### Page extract
....
- Pitcher
- Born: September 5, 1922 Muse, Pennsylvania, U.S.
- Died: December 18, 2010 (aged 88) Pittsburgh, Pennsylvania, U.S.
- Batted: RightThrew: Right

Teams
- Muskegon Lassies (1948); Springfield Sallies (1949–1950);

= Ann Cindric =

Ann Cindrić [tsindrich] (September 5, 1922 – December 18, 2010) was a pitcher who played from through in the All-American Girls Professional Baseball League (AAGPBL). Listed at 5' 6", 135 lb., Cindrić batted and threw right-handed. She was nicknamed ″Cindy″ by her teammates.

Born in Muse, Pennsylvania, Cindrić was one of five children in the family of John and Catherine (Yuric) Cindrić, of Croatian heritage.

Cindrić entered the AAGPBL with the Muskegon Lassies in 1948, appearing for them in just three games before her season was cut short by a chipped bone in one of her fingers. She did appear in a game when the team moved to Springfield, Illinois in 1949 and was renamed the Springfield Sallies.

Cindrić returned with the Sallies in 1950, when they joined the Chicago Colleens as touring player development teams. In her final season, she posted a 3–2 record and a .231 batting average for Springfield before another finger injury ended her baseball career.
....
### Description of the task
Resume the Ann Cindric biography, picking up after its final sentence.

Stored items
....
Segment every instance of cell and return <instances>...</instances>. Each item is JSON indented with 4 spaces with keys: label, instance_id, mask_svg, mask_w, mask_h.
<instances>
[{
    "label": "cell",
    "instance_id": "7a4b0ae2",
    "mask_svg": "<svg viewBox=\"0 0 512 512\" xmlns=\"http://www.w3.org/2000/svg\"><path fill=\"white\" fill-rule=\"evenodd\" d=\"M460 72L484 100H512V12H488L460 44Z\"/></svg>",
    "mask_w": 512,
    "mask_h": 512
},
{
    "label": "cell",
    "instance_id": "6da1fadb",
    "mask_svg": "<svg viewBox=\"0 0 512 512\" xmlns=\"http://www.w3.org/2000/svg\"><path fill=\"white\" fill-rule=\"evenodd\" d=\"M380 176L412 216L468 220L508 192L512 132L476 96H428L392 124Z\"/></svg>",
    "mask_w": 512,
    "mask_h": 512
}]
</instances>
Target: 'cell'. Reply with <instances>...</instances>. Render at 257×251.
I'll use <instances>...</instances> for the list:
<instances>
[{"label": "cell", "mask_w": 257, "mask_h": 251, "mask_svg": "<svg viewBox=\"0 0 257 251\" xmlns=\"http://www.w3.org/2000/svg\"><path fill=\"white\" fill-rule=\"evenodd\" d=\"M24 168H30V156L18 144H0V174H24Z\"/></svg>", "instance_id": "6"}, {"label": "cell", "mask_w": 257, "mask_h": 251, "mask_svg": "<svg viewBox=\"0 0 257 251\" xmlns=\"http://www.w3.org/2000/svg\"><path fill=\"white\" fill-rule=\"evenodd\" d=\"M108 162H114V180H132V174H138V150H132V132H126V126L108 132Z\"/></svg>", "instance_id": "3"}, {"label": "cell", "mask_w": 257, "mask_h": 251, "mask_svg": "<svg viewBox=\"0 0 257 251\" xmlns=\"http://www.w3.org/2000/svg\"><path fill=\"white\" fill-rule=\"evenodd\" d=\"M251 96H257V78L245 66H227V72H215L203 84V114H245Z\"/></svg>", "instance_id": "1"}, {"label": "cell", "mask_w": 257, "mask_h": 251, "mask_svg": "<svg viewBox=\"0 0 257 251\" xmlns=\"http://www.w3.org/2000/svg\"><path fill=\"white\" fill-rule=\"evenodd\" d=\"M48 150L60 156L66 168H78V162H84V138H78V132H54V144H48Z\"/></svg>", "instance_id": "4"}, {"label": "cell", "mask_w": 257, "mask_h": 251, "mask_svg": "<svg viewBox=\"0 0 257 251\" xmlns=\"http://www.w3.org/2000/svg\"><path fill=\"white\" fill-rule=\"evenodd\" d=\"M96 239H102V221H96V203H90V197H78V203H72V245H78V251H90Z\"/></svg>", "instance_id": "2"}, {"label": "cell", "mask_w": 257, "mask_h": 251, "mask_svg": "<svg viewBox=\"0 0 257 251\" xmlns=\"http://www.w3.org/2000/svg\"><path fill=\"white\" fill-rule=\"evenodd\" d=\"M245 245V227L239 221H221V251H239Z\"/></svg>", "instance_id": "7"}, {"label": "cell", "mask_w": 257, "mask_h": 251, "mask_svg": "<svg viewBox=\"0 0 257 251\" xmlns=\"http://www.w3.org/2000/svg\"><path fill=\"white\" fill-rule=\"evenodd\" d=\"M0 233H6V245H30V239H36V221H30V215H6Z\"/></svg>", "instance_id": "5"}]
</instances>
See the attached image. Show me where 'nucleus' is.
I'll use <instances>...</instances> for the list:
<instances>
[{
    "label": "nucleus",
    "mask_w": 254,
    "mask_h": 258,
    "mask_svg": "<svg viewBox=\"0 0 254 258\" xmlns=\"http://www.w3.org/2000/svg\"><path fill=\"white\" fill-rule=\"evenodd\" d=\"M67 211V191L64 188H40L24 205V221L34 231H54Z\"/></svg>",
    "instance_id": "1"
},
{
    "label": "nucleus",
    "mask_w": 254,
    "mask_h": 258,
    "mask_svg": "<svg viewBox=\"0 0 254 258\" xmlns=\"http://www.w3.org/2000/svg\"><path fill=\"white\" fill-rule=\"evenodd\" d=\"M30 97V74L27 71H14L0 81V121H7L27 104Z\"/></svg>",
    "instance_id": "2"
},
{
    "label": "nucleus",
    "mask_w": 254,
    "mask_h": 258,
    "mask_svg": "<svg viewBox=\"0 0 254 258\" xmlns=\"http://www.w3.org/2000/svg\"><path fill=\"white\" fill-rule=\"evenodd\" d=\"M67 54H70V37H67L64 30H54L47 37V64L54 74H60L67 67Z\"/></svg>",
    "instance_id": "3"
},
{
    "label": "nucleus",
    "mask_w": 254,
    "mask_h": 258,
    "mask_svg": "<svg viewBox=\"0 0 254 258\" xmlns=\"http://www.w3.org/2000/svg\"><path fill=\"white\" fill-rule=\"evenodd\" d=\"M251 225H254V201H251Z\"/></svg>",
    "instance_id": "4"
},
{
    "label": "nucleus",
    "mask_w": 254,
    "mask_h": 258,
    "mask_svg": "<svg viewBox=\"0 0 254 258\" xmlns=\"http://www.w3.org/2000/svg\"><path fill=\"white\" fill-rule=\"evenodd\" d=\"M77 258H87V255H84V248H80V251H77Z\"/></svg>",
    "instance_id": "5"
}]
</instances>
....
### Exercise response
Following her baseball career, Cindrić worked at Lafayette Manor Inc., Uniontown, while playing softball in Pennsylvania, Ohio and West Virginia. Cindrić later spent five years in the Dominican missionary convent and worked as a Dominican Missionary Sister in a nursing home office until her retirement.

Besides sports, Cindrić enjoyed playing the button box accordion and guitar in her leisure time, playing the button box with the International Button Box Club.

Since 1988, Cindrić is part of Women in Baseball, a permanent display based at the Baseball Hall of Fame and Museum in Cooperstown, New York, which was unveiled to honor the entire All-American Girls Professional Baseball League rather than individual baseball personalities.

Ann Cindrić died in Pittsburgh, Pennsylvania at the age of 88.